China PV slowdown could prompt deep module price falls in Q3

Share

The cliché that when China sneezes, Australia catches a cold often rings true, particularly in the PV sector. A series of policy adjustments, announced by three Chinese government agencies on Friday, will likely have repercussions in the Australian PV market. An anticipated decline in the Chinese solar market of some 10 GW will have repercussions around the world and could prompt sharp reductions in module and cell prices from July onward.

The last such market shock, in the third quarter of 2016, saw module average selling prices (ASPs) fall around 30% – a hit from which some Australian manufacturers never recovered, along with a number of European distributors, with the fall in value of inventories proving fatal.

However it should be noted that a similar steepling fall in module prices is not a certainty. Frank Haugwitz, of the Asia Europe Clean Energy (Solar) Advisory (AECEA), says policy makers in China sent signals earlier this year that a winding back of subsidies was imminent. It is likely manufacturers with good connections to the Chinese government would have made plans to either scale back or cancel planned production capacity expansion as a result.

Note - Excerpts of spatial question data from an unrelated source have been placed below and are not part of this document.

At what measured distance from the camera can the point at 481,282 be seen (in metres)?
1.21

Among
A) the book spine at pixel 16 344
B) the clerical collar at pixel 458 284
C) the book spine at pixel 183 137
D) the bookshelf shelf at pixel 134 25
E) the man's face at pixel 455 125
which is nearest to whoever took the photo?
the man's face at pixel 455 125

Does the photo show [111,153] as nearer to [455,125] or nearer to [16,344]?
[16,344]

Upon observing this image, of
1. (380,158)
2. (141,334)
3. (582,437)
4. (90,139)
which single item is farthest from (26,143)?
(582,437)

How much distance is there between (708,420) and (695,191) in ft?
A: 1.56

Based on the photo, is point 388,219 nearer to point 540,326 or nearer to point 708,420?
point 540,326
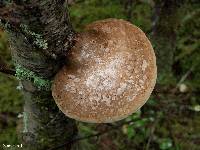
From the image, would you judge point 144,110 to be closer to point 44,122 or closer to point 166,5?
point 166,5

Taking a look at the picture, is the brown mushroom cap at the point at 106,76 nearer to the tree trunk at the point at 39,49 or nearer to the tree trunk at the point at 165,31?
the tree trunk at the point at 39,49

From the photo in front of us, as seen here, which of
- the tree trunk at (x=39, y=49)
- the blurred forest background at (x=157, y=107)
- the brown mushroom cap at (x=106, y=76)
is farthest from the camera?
the blurred forest background at (x=157, y=107)

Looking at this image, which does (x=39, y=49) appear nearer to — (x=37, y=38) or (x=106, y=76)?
(x=37, y=38)

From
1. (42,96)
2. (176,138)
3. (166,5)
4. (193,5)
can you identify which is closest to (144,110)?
(176,138)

Announced Chinese solar production capacities were slated to reach just over 70 GW this year – according to analysis by UK solar blog PV Tech. With the Chinese market set for a serious decline – particularly in the utility scale segment, but realistically across the distributed generation (DG) market too – module makers will be eager to find buyers.

Chinese project developers, who installed some 33.62 GW of large scale solar in 2017, will also be looking to acquire projects in attractive markets. This could explain, in part, the moves by some to acquire early-stage Australian PV projects. Canadian Solar, Risen Energy and Clenergy have all moved to purchase Australian projects in recent months – despite some having not yet signed PPAs or offtake agreements.

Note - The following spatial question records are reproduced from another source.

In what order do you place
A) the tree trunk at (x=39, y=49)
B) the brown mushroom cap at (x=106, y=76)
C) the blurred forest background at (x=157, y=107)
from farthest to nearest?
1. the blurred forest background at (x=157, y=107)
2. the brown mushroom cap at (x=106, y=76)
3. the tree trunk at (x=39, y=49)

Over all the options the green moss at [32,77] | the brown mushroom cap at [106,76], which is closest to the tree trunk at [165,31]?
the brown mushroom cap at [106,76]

The forecast sharp downturn in the 2018 Chinese market is a result of the 2018 Solar PV Power Generation Notice issued by China’s National Development and Reform Commission (NDRC), the Ministry of Finance (MOF) and the National Energy Administration (NEA) on June 1. It outlines declining FITs, the abolition of a large scale solar target and major changes to DG project regulations.

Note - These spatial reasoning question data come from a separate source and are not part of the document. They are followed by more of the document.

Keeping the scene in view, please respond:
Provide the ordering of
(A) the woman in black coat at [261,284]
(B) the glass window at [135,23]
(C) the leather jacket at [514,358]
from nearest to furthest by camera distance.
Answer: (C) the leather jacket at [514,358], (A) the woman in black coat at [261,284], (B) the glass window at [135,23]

AECEA notes the changes are likely a result of the widening gap between Chinese FIT obligations and the government’s ability to pay them. The delta between the government’s renewables fund and its forecast FIT payments now stands at well over US$10 billion – China analyst Mr Haugwitz notes.

Summing up the changes in a June 2 briefing paper on the China market changes, AECEA’s Haugwitz wrote: “2018 is a transition year for China’s solar PV market, but more fundamental and far reaching than anticipated!”